The greater control over tone of Kinman is the height of the pickups.
You should lower the pickups (apart from the strings).
 

jaytea4

Member
Messages
120
+1 for quille-tgp. Pickup hight has a lot more to do with the tone than capacitor flavors and SS frets combined. There are a lot of people making money off of caps ... the difference between a good cap and a bad cap is simply the tolerance. Better caps have tighter tolerance. Capacitors are passive and two different .047uF caps won't sound any different as long as they are of the same value.
 

FreeFrog

Member
Messages
88
the difference between a good cap and a bad cap is simply the tolerance. Better caps have tighter tolerance. Capacitors are passive and two different .047uF caps won't sound any different as long as they are of the same value.
I've thought the same thing during almost 30 years.

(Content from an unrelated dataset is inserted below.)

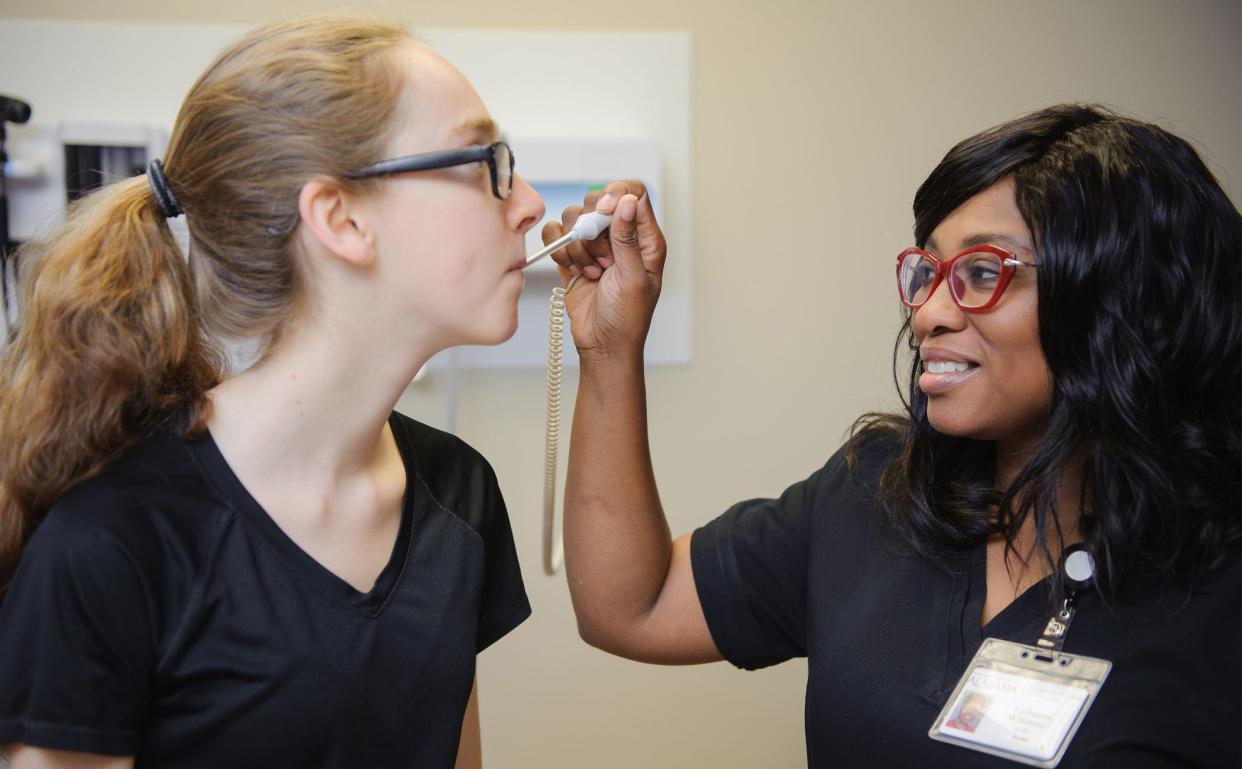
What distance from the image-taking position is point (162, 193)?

Since I've put PIO caps in my Les Paul, I think that I was wrong.

At strictly equalcapacitance, a ceramic and a PIO cap will sound different because various materials imply a different "behaviour" with electricity (the Q factor is not the same and so on).

FWIW and peacefully yours,

FF
 

walterw

Platinum Supporting Member
Messages
39,519
"strictly equal capacitance" as actually measured?

this clip kinda inadvertently debunks that, i'm afraid. the guy demos a bunch of different caps, but it's obvious that his normal human difference in pick attack from one second to the next totally swamps any difference in the caps themselves, even when the tone knob's on "0" (much less "10").